EXERCISE TASK –
Identify each line in the rows below that contains the string "hedge" and copy every such line in full.
==*==
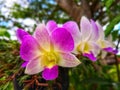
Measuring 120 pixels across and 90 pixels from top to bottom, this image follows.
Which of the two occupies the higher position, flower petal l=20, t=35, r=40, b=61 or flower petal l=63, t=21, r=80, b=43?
flower petal l=63, t=21, r=80, b=43

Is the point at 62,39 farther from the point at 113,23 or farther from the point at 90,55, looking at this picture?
the point at 113,23

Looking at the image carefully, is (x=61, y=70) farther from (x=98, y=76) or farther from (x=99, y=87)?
(x=99, y=87)

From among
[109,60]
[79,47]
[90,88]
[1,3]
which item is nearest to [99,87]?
[90,88]

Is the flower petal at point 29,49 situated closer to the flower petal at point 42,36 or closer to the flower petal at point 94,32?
the flower petal at point 42,36

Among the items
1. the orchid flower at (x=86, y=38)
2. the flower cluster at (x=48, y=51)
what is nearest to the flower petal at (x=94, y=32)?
the orchid flower at (x=86, y=38)

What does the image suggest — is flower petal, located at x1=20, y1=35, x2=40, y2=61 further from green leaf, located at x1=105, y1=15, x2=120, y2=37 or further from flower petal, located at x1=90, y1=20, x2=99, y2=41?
green leaf, located at x1=105, y1=15, x2=120, y2=37

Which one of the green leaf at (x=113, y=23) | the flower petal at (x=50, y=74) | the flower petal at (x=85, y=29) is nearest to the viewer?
the flower petal at (x=50, y=74)

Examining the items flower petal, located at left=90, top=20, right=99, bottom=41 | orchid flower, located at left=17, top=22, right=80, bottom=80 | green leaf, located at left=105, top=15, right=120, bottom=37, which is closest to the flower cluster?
orchid flower, located at left=17, top=22, right=80, bottom=80
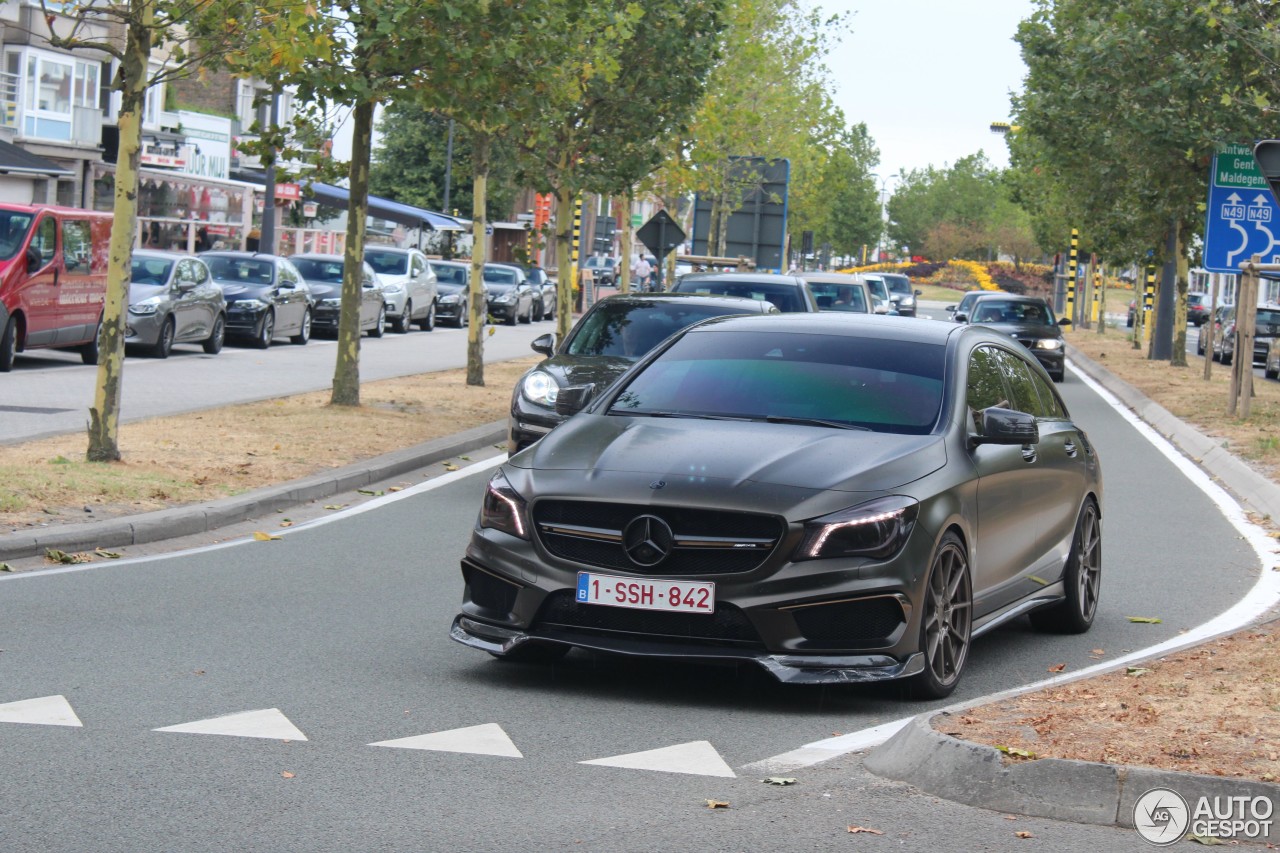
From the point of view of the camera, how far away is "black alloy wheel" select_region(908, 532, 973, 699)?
7.10 m

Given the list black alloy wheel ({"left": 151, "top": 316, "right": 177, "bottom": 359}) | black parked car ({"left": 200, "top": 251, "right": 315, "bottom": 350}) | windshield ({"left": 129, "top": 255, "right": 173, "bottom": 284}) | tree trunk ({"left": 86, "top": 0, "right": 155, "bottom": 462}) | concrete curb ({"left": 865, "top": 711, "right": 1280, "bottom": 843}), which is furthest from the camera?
black parked car ({"left": 200, "top": 251, "right": 315, "bottom": 350})

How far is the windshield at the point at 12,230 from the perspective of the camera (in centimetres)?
2296

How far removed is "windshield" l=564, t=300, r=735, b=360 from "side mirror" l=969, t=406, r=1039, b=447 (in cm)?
682

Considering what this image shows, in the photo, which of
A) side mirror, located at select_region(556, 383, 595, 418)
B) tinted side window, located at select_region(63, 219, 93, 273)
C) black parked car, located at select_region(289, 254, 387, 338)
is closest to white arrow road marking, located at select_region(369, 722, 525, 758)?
side mirror, located at select_region(556, 383, 595, 418)

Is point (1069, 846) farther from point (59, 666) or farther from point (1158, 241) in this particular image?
point (1158, 241)

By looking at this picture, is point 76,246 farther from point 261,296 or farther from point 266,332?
point 266,332

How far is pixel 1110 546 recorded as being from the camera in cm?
1238

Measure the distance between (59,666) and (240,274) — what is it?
26438 millimetres

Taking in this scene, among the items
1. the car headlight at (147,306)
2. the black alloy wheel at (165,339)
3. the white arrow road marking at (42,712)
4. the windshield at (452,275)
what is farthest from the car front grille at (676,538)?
the windshield at (452,275)

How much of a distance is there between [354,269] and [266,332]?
13.8 meters

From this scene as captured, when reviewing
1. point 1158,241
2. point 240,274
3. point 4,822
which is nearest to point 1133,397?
point 1158,241

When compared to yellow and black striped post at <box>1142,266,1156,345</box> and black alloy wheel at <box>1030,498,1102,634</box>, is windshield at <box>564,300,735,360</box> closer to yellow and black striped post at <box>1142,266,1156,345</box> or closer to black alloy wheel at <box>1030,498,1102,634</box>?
black alloy wheel at <box>1030,498,1102,634</box>

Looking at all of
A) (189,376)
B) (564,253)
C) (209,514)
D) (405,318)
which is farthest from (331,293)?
(209,514)

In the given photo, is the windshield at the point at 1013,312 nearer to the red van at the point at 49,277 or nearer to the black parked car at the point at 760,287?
the black parked car at the point at 760,287
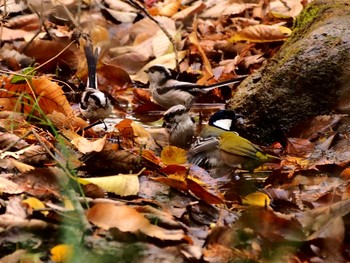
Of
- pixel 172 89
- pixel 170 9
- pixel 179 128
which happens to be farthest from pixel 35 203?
pixel 170 9

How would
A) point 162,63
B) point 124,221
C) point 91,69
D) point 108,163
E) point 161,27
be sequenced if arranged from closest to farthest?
1. point 124,221
2. point 108,163
3. point 91,69
4. point 161,27
5. point 162,63

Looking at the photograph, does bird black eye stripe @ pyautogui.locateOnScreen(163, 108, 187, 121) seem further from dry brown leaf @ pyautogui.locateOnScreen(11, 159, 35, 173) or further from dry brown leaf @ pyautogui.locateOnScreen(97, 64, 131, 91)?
dry brown leaf @ pyautogui.locateOnScreen(11, 159, 35, 173)

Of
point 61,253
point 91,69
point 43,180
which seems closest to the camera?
point 61,253

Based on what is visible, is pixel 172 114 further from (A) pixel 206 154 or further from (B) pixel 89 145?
(B) pixel 89 145

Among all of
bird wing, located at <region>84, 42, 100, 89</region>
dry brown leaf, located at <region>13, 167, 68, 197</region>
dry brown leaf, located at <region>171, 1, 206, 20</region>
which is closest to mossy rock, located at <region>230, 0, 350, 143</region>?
bird wing, located at <region>84, 42, 100, 89</region>

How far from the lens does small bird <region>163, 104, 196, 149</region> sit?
595cm

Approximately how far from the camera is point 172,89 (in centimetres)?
759

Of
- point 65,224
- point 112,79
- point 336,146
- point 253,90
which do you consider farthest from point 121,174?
point 112,79

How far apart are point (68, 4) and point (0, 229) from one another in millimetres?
6291

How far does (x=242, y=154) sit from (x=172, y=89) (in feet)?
9.37

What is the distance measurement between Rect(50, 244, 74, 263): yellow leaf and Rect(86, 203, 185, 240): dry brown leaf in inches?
7.6

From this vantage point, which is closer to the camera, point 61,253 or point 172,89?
point 61,253

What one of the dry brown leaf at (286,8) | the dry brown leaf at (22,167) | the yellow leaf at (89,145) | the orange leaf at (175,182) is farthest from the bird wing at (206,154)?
the dry brown leaf at (286,8)

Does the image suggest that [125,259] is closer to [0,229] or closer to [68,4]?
[0,229]
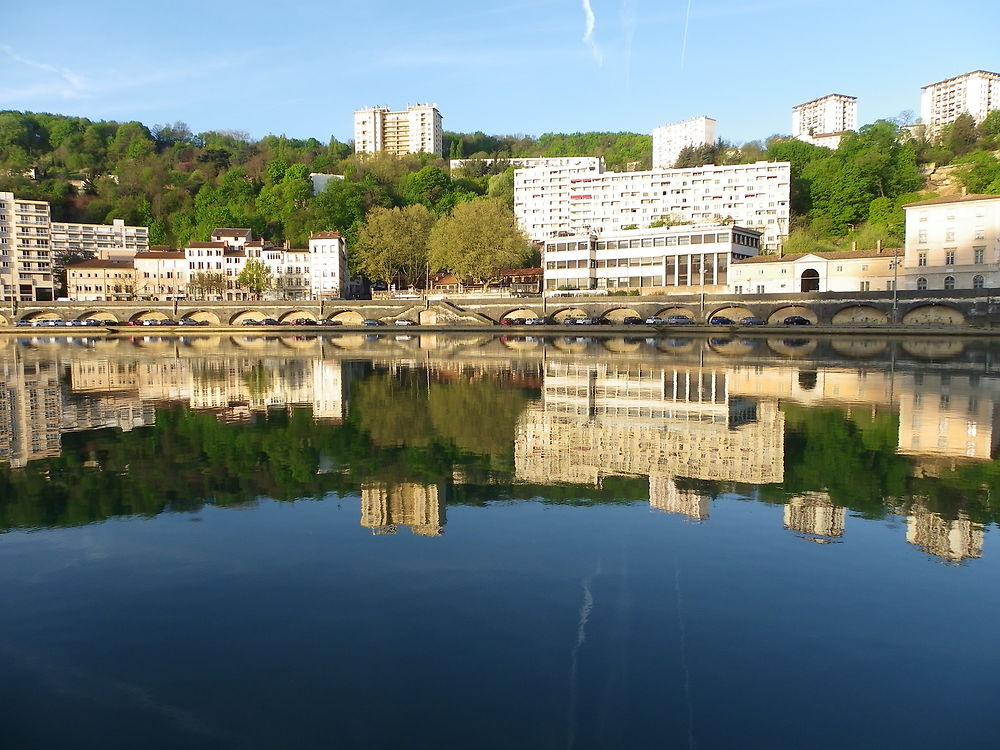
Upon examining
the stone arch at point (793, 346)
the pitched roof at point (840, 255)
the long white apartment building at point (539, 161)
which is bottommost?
the stone arch at point (793, 346)

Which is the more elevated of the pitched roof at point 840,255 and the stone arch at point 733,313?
the pitched roof at point 840,255

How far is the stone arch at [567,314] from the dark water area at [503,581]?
64940mm

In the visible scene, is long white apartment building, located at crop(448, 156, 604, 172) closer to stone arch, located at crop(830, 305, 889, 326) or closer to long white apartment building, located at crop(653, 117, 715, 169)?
long white apartment building, located at crop(653, 117, 715, 169)

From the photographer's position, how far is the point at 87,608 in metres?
8.77

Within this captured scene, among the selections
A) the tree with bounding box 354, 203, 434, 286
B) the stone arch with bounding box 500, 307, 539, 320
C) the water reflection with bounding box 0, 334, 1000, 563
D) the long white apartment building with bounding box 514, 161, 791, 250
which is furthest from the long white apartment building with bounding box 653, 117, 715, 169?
the water reflection with bounding box 0, 334, 1000, 563

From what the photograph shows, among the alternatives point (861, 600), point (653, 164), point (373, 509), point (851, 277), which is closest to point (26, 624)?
point (373, 509)

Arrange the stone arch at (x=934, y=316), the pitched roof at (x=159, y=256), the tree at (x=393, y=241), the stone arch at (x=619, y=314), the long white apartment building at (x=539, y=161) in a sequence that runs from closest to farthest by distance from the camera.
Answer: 1. the stone arch at (x=934, y=316)
2. the stone arch at (x=619, y=314)
3. the tree at (x=393, y=241)
4. the pitched roof at (x=159, y=256)
5. the long white apartment building at (x=539, y=161)

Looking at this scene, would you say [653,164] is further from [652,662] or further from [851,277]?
[652,662]

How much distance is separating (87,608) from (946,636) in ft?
30.3

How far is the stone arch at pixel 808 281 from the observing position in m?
78.8

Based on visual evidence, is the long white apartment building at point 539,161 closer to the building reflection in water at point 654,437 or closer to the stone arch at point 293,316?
the stone arch at point 293,316

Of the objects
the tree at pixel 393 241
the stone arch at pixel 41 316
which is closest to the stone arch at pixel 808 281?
the tree at pixel 393 241

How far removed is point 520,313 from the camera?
9125cm

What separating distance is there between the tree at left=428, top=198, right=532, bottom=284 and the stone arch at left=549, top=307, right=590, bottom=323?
10104mm
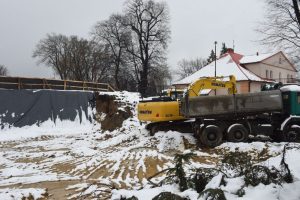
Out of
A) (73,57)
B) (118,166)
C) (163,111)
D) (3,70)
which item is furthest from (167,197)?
(3,70)

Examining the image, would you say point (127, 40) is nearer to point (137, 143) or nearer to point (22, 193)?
point (137, 143)

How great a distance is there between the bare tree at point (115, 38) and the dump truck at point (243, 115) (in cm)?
3778

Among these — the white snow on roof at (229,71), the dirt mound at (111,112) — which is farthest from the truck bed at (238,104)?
the white snow on roof at (229,71)

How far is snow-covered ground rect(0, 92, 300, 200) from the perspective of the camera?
459cm

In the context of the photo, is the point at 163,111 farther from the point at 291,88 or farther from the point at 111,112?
the point at 111,112

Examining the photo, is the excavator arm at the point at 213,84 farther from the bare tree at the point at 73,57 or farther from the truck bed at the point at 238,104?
the bare tree at the point at 73,57

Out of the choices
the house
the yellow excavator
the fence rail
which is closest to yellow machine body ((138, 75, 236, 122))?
the yellow excavator

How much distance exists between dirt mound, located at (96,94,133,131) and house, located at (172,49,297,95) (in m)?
19.4

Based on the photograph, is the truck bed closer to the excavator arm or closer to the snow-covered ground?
the excavator arm

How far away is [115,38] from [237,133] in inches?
1581

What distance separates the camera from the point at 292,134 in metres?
16.0

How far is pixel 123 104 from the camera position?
26.2 m

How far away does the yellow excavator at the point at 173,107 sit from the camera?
54.7ft

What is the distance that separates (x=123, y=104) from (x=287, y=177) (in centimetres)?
2199
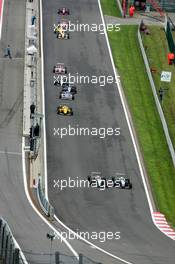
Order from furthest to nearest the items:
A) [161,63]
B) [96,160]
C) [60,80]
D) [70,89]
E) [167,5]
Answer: [167,5] → [161,63] → [60,80] → [70,89] → [96,160]

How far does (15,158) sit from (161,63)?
30.7m

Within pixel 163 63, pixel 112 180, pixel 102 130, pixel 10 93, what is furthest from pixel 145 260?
pixel 163 63

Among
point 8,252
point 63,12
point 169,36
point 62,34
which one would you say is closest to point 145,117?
point 169,36

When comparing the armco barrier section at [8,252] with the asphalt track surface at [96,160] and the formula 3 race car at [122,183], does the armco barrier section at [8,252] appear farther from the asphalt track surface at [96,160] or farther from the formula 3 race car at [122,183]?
the formula 3 race car at [122,183]

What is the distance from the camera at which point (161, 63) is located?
11344 cm

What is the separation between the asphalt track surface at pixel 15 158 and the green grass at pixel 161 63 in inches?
494

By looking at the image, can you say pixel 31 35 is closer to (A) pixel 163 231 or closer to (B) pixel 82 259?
(A) pixel 163 231

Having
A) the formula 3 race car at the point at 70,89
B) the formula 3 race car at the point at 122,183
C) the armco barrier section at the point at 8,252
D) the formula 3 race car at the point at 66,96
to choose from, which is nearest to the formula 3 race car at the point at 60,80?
the formula 3 race car at the point at 70,89

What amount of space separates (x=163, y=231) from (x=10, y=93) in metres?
25.8

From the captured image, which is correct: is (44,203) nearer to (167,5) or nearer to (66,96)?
(66,96)

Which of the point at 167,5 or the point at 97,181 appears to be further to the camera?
the point at 167,5

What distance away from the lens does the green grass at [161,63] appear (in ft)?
330

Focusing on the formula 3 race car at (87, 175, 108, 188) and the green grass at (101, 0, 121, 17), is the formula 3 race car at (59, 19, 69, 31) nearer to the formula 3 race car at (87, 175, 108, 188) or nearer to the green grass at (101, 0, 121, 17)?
the green grass at (101, 0, 121, 17)

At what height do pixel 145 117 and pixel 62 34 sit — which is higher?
pixel 62 34
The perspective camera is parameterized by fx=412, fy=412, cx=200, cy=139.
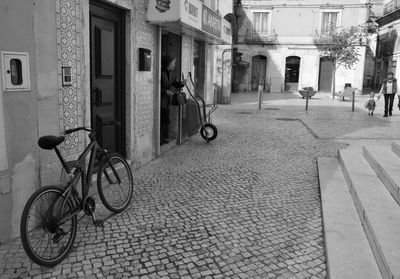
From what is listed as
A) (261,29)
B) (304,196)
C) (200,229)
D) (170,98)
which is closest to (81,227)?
(200,229)

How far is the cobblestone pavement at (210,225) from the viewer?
3.37 metres

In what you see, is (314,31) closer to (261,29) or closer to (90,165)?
(261,29)

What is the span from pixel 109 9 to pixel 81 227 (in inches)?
118

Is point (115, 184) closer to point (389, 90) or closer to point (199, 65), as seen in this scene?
point (199, 65)

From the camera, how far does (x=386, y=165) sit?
16.9ft

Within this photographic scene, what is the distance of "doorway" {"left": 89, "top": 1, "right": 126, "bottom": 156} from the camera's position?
17.3ft

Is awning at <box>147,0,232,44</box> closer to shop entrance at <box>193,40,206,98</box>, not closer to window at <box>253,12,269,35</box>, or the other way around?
shop entrance at <box>193,40,206,98</box>

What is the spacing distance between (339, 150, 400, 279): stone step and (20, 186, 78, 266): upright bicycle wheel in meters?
2.55

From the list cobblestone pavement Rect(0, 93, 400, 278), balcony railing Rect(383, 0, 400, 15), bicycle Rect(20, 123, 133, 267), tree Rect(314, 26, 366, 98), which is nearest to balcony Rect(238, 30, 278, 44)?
tree Rect(314, 26, 366, 98)

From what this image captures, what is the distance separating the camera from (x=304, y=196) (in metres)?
5.31

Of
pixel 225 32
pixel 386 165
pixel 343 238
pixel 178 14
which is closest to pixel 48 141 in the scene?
pixel 343 238

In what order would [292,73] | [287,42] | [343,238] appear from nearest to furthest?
[343,238], [287,42], [292,73]

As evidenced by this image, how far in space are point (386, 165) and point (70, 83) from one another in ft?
12.8

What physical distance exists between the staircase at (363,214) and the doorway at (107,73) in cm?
290
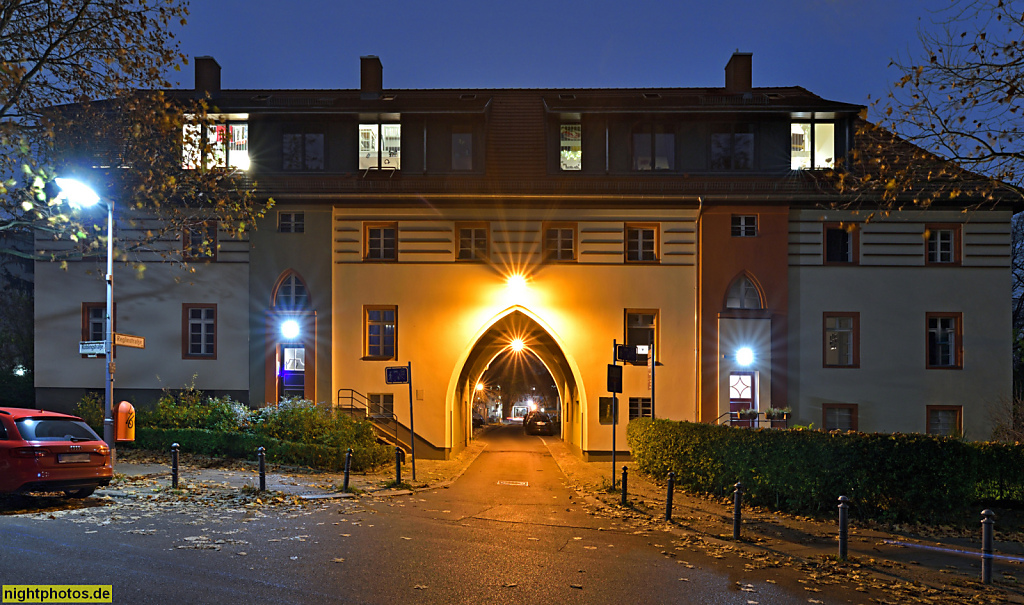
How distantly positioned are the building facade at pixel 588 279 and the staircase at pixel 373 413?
0.22m

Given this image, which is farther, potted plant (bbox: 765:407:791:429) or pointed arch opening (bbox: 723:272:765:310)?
pointed arch opening (bbox: 723:272:765:310)

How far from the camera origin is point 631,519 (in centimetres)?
1373

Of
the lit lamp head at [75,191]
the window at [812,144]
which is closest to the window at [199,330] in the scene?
the lit lamp head at [75,191]

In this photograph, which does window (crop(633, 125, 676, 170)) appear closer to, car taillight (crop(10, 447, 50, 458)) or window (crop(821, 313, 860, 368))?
window (crop(821, 313, 860, 368))

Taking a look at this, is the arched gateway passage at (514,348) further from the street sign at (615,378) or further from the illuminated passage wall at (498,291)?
the street sign at (615,378)

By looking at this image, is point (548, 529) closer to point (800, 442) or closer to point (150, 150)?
point (800, 442)

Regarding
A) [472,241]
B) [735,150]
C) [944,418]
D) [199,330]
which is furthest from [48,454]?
[944,418]

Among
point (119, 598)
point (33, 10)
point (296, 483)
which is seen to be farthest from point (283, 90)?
point (119, 598)

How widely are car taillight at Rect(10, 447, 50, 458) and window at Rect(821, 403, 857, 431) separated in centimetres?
2270

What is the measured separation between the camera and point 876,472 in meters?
12.8

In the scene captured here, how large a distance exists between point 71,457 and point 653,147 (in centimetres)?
2076

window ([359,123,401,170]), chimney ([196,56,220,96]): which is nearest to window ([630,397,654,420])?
window ([359,123,401,170])

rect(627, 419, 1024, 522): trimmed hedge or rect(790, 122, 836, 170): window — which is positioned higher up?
rect(790, 122, 836, 170): window

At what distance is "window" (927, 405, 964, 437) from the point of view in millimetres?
25609
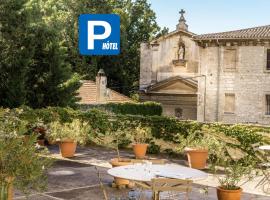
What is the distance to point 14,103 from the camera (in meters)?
23.0

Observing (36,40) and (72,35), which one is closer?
(36,40)

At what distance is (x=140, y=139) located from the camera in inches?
647

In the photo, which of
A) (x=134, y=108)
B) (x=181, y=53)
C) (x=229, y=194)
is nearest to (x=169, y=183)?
(x=229, y=194)

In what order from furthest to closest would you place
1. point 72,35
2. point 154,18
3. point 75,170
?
1. point 154,18
2. point 72,35
3. point 75,170

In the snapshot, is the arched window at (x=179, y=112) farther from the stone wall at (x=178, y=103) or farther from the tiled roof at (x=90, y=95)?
the tiled roof at (x=90, y=95)

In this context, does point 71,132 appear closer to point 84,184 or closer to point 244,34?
point 84,184

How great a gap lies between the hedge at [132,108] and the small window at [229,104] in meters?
6.56

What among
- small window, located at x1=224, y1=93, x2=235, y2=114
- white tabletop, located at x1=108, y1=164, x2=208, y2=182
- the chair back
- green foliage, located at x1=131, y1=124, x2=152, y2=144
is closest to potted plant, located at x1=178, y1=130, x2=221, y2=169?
green foliage, located at x1=131, y1=124, x2=152, y2=144

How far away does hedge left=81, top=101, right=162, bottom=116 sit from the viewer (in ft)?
110

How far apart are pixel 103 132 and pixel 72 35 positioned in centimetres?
3413

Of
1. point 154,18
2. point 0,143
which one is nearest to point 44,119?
point 0,143

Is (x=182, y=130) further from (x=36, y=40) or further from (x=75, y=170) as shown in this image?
(x=36, y=40)

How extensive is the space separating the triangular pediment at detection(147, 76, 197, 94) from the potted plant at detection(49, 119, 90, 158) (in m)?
22.3

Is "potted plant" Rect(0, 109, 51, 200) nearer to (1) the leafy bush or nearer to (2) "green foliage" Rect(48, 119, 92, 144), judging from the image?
(2) "green foliage" Rect(48, 119, 92, 144)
==*==
EXERCISE ANSWER –
rect(627, 419, 1024, 522): trimmed hedge or rect(790, 122, 836, 170): window — which is positioned higher up?
How great a gap lies between the hedge at [132,108] and the small window at [229,104] in meters?
How far away does hedge left=81, top=101, right=162, bottom=116 sit from the viewer (in ft)?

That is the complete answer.